A founding father of Kansas City, Benoist Troost was a Dutch physician who helped develop the land between what's now Broadway and Troost. Since then, the dynamic in that part of the city has changed dramatically. Kevin Bryce's documentary, We Are Superman, examines the transformation of a specific part of that area, around 31st Street and Troost. The Pitch asked Bryce about his film, which premieres this weekend at Screenland Crossroads (1656 Washington, 816-421-9700). Showings are at 7:30 p.m. Friday; 2:30, 4 and 6 p.m. Saturday; and 7 p.m. Sunday. (Watch the trailer at wearesuperman-themovie.com.)
The Pitch: What's your personal connection to 31st and Troost?
Bryce: I took the bus to and from UMKC, and the racial and economic dividing line of Troost Avenue became quickly apparent. After graduation, I moved close to Troost and began working for a nonprofit at the intersection. I learned there is a story of Troost that isn't as often told.
How far back historically does the film go?
We briefly mention the history of the Osage Nation in the area, but the film focuses heavily on post-World War II Troost.

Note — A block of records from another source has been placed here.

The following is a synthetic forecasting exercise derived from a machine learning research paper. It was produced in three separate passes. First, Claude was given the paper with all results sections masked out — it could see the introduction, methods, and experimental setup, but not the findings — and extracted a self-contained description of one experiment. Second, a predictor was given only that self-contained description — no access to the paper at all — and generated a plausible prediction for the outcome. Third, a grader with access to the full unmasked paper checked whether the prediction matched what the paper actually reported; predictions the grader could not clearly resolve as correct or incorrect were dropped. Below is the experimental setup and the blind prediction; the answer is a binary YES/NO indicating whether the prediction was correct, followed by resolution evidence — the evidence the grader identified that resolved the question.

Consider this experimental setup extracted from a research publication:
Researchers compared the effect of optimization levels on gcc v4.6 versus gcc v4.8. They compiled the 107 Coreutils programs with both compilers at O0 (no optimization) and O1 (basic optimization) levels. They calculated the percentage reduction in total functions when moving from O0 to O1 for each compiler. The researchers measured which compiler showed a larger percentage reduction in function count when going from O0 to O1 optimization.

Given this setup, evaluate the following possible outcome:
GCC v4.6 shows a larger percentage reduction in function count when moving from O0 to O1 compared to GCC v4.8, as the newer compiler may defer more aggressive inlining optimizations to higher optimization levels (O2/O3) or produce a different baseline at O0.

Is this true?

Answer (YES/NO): NO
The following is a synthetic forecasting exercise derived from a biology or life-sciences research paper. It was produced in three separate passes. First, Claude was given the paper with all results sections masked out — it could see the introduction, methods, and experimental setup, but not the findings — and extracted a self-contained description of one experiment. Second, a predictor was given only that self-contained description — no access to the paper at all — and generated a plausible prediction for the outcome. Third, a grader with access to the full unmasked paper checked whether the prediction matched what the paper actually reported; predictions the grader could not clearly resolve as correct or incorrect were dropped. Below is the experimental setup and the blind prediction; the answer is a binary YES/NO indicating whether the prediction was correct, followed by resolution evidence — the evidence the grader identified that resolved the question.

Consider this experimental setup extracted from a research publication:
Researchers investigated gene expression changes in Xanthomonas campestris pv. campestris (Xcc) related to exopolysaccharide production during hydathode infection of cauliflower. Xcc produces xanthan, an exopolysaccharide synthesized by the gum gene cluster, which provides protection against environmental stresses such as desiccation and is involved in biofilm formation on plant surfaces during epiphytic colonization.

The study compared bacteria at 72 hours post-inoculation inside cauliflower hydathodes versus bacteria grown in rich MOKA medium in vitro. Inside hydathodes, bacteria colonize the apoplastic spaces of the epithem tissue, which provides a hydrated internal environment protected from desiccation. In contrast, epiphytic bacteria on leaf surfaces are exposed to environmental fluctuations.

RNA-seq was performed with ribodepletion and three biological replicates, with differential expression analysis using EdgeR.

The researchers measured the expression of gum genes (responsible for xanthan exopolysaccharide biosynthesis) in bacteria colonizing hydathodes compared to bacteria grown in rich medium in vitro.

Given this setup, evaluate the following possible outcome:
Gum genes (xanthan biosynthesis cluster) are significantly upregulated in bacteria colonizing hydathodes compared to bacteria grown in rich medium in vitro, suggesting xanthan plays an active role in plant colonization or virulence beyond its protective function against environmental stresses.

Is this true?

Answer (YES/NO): YES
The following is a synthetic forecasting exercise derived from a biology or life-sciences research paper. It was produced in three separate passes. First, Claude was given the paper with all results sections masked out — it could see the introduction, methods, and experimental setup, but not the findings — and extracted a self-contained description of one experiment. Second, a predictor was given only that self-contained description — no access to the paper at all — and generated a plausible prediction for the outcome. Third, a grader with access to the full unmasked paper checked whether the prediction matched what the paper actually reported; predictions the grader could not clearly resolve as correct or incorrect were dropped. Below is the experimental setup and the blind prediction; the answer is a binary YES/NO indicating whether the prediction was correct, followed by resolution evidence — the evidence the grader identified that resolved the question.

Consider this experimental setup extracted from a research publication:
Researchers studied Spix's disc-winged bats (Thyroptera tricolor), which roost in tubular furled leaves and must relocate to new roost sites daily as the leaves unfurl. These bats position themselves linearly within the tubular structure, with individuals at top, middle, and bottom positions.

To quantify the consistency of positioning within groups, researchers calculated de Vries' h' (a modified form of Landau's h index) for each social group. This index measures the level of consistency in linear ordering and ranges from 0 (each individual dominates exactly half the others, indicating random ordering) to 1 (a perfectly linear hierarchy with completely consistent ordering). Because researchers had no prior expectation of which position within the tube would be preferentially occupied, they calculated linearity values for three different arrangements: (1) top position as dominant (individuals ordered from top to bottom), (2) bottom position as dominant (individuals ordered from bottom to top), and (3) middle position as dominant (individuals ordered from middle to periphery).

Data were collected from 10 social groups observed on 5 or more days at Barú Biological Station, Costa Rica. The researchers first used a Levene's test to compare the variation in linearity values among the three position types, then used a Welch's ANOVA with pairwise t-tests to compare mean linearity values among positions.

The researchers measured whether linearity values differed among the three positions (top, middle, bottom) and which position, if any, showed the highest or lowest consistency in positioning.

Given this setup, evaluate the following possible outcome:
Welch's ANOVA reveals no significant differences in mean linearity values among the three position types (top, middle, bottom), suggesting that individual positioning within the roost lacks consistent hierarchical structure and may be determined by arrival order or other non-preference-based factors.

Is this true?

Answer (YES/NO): NO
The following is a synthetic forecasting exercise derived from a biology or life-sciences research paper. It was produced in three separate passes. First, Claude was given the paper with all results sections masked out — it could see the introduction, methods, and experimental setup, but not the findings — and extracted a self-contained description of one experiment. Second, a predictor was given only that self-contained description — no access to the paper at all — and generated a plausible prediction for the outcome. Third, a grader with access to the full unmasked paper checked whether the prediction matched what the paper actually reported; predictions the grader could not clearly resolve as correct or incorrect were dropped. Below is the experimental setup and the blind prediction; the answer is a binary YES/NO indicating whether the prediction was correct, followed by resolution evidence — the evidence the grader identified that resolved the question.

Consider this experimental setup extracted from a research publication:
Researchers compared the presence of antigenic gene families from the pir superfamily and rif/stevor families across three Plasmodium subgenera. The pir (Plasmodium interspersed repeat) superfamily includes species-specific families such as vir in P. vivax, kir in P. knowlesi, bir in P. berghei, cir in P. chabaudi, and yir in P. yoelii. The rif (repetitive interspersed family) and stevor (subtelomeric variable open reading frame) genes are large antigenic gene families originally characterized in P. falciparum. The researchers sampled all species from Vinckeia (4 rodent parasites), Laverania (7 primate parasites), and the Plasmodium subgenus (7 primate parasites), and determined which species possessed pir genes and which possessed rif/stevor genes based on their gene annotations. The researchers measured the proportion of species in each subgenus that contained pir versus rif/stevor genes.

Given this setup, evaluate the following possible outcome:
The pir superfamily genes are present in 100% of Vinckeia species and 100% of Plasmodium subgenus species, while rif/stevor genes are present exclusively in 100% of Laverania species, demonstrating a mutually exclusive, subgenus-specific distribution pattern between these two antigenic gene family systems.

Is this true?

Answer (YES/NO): NO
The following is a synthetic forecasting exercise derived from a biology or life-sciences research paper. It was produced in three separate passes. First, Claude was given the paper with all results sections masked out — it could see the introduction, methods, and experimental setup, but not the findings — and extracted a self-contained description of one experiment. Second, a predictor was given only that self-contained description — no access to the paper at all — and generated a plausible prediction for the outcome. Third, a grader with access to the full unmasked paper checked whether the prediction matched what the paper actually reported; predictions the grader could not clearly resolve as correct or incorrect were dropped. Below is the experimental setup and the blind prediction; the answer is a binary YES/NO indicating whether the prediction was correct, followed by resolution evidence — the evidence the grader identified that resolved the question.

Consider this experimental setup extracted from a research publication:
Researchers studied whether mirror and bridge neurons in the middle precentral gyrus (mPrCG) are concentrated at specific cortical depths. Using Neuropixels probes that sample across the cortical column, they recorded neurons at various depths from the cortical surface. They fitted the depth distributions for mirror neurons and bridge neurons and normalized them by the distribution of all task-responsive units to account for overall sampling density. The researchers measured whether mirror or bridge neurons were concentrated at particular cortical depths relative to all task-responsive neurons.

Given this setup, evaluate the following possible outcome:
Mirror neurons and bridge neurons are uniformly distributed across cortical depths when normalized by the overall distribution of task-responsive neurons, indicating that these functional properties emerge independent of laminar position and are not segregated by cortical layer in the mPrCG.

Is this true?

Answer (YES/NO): NO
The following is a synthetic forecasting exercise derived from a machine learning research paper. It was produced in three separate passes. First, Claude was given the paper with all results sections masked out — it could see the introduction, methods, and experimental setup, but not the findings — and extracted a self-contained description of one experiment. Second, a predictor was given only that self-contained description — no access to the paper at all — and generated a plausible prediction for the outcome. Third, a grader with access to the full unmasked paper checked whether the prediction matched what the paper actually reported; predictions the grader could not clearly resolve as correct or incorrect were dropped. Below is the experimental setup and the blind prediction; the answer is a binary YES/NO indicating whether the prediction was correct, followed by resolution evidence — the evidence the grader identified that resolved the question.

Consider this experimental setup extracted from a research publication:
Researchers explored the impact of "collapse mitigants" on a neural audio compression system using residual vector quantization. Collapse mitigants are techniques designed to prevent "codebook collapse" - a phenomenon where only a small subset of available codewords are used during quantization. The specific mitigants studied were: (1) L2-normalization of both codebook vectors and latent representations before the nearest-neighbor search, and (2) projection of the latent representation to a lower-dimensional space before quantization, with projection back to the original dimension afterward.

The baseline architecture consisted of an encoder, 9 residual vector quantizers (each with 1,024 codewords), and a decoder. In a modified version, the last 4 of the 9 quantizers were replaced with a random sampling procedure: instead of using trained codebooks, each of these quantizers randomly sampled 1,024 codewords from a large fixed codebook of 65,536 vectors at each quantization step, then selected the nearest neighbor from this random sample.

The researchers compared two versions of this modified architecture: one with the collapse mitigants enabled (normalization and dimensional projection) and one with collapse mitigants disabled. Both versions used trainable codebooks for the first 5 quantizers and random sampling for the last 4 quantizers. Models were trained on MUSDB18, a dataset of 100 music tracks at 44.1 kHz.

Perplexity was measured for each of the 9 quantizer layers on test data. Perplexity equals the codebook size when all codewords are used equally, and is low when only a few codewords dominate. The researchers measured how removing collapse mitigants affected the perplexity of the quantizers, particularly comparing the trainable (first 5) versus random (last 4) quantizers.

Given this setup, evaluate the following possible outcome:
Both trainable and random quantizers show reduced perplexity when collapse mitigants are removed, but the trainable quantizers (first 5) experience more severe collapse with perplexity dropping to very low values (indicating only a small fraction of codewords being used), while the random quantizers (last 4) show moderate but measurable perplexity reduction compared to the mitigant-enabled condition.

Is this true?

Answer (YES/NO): NO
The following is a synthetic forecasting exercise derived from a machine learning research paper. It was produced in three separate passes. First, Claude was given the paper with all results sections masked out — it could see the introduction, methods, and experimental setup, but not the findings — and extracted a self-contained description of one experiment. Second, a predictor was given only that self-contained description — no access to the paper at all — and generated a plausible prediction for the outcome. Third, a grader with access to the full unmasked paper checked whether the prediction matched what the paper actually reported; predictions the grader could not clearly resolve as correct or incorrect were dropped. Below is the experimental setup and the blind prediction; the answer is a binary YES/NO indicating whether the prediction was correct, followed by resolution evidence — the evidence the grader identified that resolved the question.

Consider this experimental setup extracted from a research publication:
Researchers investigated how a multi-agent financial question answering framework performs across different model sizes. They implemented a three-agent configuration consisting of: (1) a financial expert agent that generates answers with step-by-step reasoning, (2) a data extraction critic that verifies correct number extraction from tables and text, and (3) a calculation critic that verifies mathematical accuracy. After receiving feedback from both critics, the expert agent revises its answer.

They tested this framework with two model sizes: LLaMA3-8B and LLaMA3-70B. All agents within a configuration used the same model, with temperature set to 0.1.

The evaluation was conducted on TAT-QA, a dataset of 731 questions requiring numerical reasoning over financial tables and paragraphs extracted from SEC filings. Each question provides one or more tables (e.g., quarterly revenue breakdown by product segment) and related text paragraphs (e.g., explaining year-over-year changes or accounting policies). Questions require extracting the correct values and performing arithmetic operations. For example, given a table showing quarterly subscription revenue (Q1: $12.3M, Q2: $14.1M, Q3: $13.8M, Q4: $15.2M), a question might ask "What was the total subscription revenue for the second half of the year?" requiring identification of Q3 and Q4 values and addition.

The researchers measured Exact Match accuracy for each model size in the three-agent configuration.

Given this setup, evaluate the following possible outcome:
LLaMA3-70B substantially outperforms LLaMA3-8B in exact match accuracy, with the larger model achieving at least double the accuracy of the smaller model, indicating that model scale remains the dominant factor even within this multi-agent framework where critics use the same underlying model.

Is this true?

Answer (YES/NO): NO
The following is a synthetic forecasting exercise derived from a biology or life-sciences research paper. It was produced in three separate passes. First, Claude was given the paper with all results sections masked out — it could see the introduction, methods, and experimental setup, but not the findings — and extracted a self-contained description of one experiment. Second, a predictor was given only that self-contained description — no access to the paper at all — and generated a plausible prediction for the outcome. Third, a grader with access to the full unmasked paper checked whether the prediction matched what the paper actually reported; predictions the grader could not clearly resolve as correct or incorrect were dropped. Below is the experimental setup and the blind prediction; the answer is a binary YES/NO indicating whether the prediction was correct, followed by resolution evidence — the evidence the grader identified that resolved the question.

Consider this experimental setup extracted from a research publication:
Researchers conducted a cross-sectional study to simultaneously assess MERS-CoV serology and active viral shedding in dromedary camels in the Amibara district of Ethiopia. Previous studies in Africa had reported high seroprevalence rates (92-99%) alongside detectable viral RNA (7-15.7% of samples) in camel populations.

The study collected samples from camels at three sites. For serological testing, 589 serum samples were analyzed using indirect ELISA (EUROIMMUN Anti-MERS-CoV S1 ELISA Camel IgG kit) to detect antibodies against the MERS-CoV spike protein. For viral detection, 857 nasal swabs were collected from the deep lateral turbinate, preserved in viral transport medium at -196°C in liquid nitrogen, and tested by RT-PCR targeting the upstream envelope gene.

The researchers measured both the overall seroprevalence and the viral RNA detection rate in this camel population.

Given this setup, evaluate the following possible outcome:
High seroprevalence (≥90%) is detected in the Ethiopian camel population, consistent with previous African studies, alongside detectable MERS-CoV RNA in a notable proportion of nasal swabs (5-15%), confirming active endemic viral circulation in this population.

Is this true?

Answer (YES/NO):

We dig into the systematic efforts by the real-estate and banking industries, neighborhood associations and school districts that caused the divide.
What's going on now at 31st and Troost, and how is it transforming KC?
In a time when prejudice is glossed over and progress is built on the backs of the poor, we are witnessing a movement of men, women and children who are supporting, encouraging and growing together, eliminating prejudice and stereotype, setting an example that ought to be understood and implemented, not only throughout the city but the country.